The National Hurricane Center predicts Irma, with maximum sustained winds of 250 kilometers per hour and still several hundred kilometers west of Cuba on Friday afternoon, will make a turn toward the northwest by late Saturday.
It is forecast to slam into the Florida Keys and the southern Florida peninsula Sunday morning.
Irma was downgraded from a Category 5 to a still-powerful Category 4 hurricane early Friday. Forecasters say the storm, already regarded as the most powerful ever recorded in the Atlantic, is expected to maintain its current level of strength as it approaches the continental United Sates.
The storm tore through 160-square-kilometer Barbuda, prompting Prime Minister Gaston Browne of Antigua and Barbuda to say the island was now "rubble."

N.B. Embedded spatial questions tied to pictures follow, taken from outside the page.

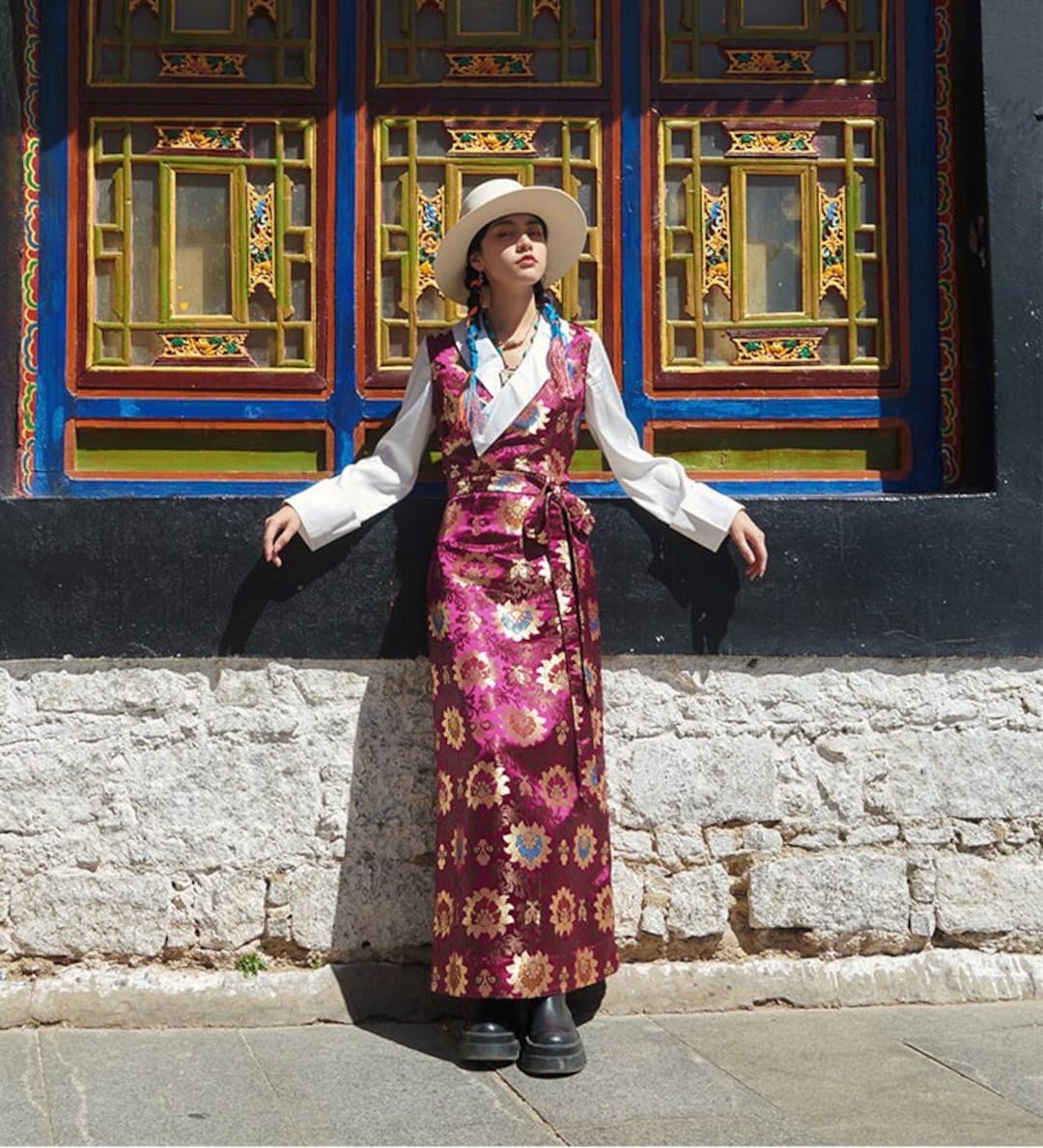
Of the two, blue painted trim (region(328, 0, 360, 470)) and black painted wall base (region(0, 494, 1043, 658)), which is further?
blue painted trim (region(328, 0, 360, 470))

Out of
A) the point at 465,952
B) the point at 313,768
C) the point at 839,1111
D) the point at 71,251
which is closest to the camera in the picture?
the point at 839,1111

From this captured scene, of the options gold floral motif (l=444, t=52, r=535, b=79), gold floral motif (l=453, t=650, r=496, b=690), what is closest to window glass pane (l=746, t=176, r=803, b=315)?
gold floral motif (l=444, t=52, r=535, b=79)

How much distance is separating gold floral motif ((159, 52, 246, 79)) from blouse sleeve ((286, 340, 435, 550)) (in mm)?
1100

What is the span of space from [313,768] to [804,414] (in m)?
1.77

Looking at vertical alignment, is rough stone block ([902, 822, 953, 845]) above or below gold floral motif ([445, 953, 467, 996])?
above

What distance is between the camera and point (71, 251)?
4.83 metres

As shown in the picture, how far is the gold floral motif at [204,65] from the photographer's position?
487 cm

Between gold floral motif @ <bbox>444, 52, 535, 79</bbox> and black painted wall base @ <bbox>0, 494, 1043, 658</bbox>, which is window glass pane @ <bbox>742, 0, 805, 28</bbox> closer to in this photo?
gold floral motif @ <bbox>444, 52, 535, 79</bbox>

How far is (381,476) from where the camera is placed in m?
4.50

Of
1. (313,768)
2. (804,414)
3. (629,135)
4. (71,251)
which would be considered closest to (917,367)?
(804,414)

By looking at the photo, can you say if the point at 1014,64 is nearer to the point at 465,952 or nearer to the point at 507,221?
the point at 507,221

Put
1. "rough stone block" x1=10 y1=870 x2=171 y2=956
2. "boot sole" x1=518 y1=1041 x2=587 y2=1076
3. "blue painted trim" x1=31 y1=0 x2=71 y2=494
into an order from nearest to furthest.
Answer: "boot sole" x1=518 y1=1041 x2=587 y2=1076, "rough stone block" x1=10 y1=870 x2=171 y2=956, "blue painted trim" x1=31 y1=0 x2=71 y2=494

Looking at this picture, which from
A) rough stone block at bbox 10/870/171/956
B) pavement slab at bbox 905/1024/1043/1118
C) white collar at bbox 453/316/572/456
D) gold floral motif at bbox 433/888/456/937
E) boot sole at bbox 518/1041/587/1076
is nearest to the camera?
pavement slab at bbox 905/1024/1043/1118

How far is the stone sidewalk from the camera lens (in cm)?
353
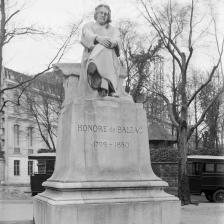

The prime minister estimates about 95 percent of all the buildings on Barbuda were either destroyed or damaged.
The island nation is now bracing for impact from Category 4 Hurricane Jose.
On the island of St. Martin, shared by France and the Netherlands, there are "scenes of pillaging" as people loot stores and take to the streets in search of food and water, according to Annick Girardin, France's minister for overseas territories.
It could be up to six months before all power is restored on cash-strapped Puerto Rico, a U.S. commonwealth, where Irma knocked out power to more than 1 million people. Witnesses say wires are either lying in the streets or dangling from the poles that managed to stay upright.
Irma also lashed Haiti and the Dominican Republic, which share the island of Hispaniola, with fierce winds and heavy rain, but spared those two countries a direct hit.
Haitian authorities say Irma still caused mudslides and flooded highways and bridges, though, destroying ramshackle homes. Haiti, the poorest country in the Americas, is still recovering from a devastating earthquake in 2010 and Hurricane Matthew last October.
The U.S. Defense Department has deployed three navy ships, about two dozen aircraft and hundreds of Marines to help with recovery efforts in Puerto Rico and the U.S. Virgin Islands.
French and Dutch relief is being flown to their territories, and British Prime Minister Teresa May has sent a Royal Navy shipload of military personnel and emergency supplies to British territories in the Caribbean.
Emergency shelters in Florida are accommodating evacuees from the state's most vulnerable areas.
“Let’s hope there’s no hurricane amnesia,” Bossert, at the White House, told reporters, stressing that people in Florida should keep in mind the destruction caused by past storms and heed evacuation orders.
Florida Governor Rick Scott said all 7,000 Florida National Guard members are being deployed Friday and thousands of power workers are standing by, ready to go to work.
Noting that Irma is wider than Florida, Scott characterized it as “a catastrophic storm that this state has never seen before.”
The governor warned, “we are running out of time. The storm is almost here.”